Edge compares the horrors of vivisection to that of cosmetic surgery. Images of restrained monkeys and cats with screaming mouths, wounds and implants are rapidly smothered over. The butchery that the low resolution animal campaigning photos common to that period can’t clearly depict Lahire reconstructs through compositions of bloody gauzes, spilt entrails, shots of her own eyes and mouth wide open as in terror and claw like scratches dragged directly onto film. Throughout, an equation is made between animal bodies and that of the artist as Lahire films her own gaze confronting the viewer edited together with the chemically destroyed eyes of rabbits. Lahire alleviates these scenes of distress with ironical commentary at both vocal and visual levels and animation is one tool through which it is possible to bring about such lightness: it is humorous to watch slices of salami, compared to the surgical removal of human fat, jerking themselves around the frame, while a group of back-lit razor blades appears without malice, like the geometric shapes of early abstract animation (see figure 3).

Figure 3. Abstracted razor blades (image courtesy of LUX, London).

Arrows narrows the focus of concern with the suffering body to that of the human condition of anorexia. Imagery of grids, caged birds, spiky red shards, snakes and body parts cut from magazines are moved through limited animation, twisted about on the rostrum table to the soundtrack of exercise class instructions. The isolation experienced by those with anorexia is conveyed through the soundtrack as Lahire’s requests for counsel are met with an answer phone. Throughout, Lahire adopts different positions and roles: from that of the media analyst, the scientist, the anguished and skeptical artist to the mimicry of non-humans. In photos she appears wing-like with a shawl draped upon her outstretched arms, suggesting that through weightlessness she will become airborne (see figure 4). Shots of a rotating owl head are matched with photos of Lahire as she describes circular swiveling movements, while ‘her hands replicate the movement of wings’ (Buxton, 1996: 12). It is as though, in her identification with beings that are trapped in violent systems, the artist is continuously searching for affinities between her own body and that of non-humans.

Figure 4. Lahire stretches her ‘wings’ (image courtesy of LUX, London).

Rosi Braidotti finds that idealist philosophy positioning of thought as other and higher than matter has meant that animals, relegated to the latter category, are devalued. She proposes a post-human position to be one of a widened subjectivity that rejects anthropocentrism or the limiting of the roles of animals in favor of that which she describes as an assemblage of human-animal interaction (Braidotti, 2013: 81-82). Through devices of animation, montage editing, superimposition and mimicry Lahire sets up an equivalence and an inseparability not only between her own and animal bodies, but also between objects and materials. In this sense she anticipates the recent explosion of post-humanist ecologically oriented art practice (Marcus Coates and Jacqueline Traide) and also the screen based eco-aesthetics of the present day (see for example Pick & Panse, 2013).

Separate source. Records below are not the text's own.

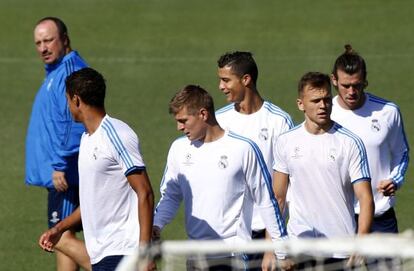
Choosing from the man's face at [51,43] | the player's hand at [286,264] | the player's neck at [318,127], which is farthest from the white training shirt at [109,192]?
the man's face at [51,43]

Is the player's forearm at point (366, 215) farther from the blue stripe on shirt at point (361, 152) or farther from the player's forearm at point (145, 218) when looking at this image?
the player's forearm at point (145, 218)

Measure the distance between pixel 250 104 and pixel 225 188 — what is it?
150 cm

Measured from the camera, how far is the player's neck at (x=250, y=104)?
31.5 ft

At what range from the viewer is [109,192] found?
324 inches

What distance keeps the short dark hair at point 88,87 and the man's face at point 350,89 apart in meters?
2.02

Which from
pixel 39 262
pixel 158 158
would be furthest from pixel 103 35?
pixel 39 262

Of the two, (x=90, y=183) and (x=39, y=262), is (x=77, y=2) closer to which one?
(x=39, y=262)

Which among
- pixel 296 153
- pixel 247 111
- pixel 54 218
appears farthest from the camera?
pixel 54 218

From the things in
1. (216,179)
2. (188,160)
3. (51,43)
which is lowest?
(216,179)

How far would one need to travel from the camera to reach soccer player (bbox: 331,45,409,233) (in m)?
9.34

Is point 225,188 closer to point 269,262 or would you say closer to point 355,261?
point 269,262

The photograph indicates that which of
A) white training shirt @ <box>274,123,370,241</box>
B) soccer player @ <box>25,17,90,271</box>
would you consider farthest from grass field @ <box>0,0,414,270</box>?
white training shirt @ <box>274,123,370,241</box>

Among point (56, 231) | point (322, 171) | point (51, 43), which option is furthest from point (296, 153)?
point (51, 43)

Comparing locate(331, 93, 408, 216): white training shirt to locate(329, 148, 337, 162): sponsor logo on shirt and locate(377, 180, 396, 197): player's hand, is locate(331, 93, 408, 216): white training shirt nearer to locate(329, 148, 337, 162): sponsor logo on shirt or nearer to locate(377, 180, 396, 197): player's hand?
locate(377, 180, 396, 197): player's hand
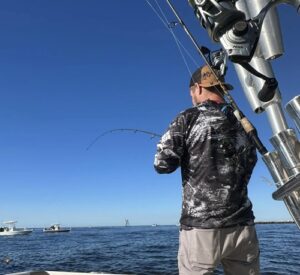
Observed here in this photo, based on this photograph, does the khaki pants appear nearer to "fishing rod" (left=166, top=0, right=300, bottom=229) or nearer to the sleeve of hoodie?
the sleeve of hoodie

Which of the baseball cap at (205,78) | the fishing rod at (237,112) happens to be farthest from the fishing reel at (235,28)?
the baseball cap at (205,78)

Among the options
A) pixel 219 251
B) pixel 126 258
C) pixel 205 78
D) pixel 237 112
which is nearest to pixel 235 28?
pixel 237 112

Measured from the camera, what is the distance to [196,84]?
332 cm

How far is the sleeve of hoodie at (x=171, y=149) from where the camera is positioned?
3018 mm

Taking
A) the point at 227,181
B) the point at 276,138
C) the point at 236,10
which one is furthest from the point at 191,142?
the point at 236,10

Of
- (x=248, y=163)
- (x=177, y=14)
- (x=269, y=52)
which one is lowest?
(x=248, y=163)

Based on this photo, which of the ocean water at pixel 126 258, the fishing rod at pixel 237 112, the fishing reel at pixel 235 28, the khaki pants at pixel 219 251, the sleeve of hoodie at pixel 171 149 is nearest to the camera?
the fishing reel at pixel 235 28

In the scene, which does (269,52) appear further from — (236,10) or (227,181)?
(227,181)

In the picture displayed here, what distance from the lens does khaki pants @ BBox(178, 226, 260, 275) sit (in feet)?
9.39

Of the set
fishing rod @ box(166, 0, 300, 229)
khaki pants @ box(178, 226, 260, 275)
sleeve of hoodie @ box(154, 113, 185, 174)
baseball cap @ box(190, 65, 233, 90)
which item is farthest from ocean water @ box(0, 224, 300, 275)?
baseball cap @ box(190, 65, 233, 90)

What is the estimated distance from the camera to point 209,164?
118 inches

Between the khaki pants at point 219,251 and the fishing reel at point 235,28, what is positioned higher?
the fishing reel at point 235,28

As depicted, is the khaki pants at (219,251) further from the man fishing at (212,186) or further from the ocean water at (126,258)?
the ocean water at (126,258)

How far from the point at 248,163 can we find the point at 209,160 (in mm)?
357
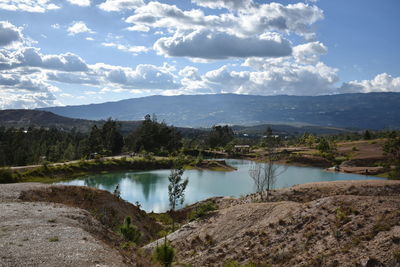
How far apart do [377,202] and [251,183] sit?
48.9m

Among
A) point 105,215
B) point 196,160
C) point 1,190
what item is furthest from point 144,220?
point 196,160

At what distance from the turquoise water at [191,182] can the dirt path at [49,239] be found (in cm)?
2401

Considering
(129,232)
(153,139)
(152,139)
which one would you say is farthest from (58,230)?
(153,139)

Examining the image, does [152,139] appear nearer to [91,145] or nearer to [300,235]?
[91,145]

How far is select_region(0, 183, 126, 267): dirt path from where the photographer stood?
14.3 metres

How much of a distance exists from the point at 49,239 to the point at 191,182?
5294 cm

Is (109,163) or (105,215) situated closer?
(105,215)

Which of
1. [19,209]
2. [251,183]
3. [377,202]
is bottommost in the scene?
[251,183]

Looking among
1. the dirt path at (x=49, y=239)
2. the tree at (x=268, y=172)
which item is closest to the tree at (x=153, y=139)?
the tree at (x=268, y=172)

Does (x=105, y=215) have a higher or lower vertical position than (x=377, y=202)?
lower

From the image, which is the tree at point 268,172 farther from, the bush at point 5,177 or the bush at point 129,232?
the bush at point 5,177

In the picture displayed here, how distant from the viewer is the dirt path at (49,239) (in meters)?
14.3

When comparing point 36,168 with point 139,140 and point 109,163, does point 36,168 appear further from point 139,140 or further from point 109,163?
point 139,140

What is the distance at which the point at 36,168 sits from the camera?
2571 inches
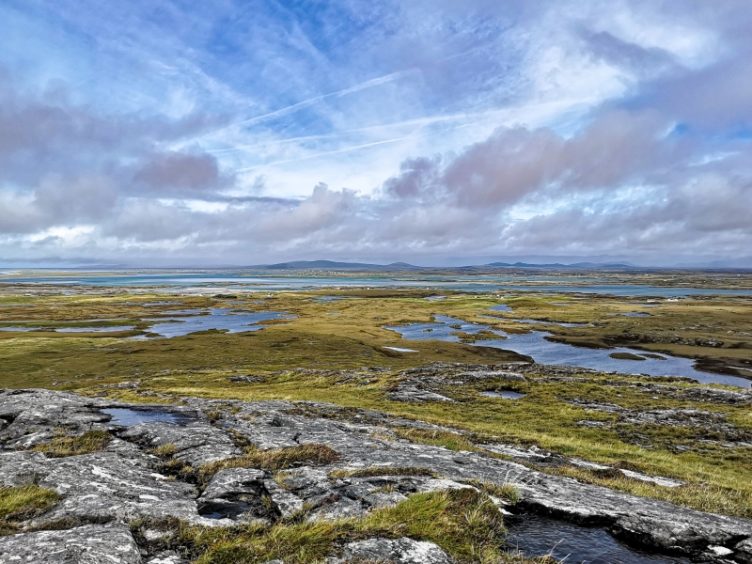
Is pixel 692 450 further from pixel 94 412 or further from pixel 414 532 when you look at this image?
pixel 94 412

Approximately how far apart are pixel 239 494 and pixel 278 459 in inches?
111

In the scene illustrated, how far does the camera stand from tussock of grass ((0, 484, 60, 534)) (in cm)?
791

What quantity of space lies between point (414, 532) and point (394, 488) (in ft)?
8.57

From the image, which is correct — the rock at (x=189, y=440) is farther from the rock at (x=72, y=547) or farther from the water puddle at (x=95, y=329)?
the water puddle at (x=95, y=329)

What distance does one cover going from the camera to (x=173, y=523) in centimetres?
796

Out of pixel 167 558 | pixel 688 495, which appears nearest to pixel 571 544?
pixel 167 558

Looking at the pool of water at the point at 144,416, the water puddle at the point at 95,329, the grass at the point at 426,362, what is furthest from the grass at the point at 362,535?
the water puddle at the point at 95,329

Braidotti, Rosi (2013), The Posthuman, Cambridge: Polity Press.

Buxton, Jo (1996), ‘Interview with Sandra Lahire: The Thin People’, in Harcombe, D. & Smith, V. (eds.) Boiling – Experimental Animation Journal, London: LFMC, pp. 12- 16.

Panse, Silke (2013), ‘Land as Protagonist. An Interview with James Benning’, in Pick, A. and Narraway (eds.), Screening Nature: Cinema Beyond the Human, Oxford/New York: Berghahn Books.


Vicky Smith has been making and writing about experimental animation since 1990. Recent international screenings include: Antimatter, Canada; SF Moma; Anthology NY;  Tates’ Britain and Modern. Smith co-edited and published ‘boiling’: journal of experimental animation (1995) and is co-editing with Nicky Hamlyn Experimental & Expanded Animation: Current Perspectives and Practices, due early 2018.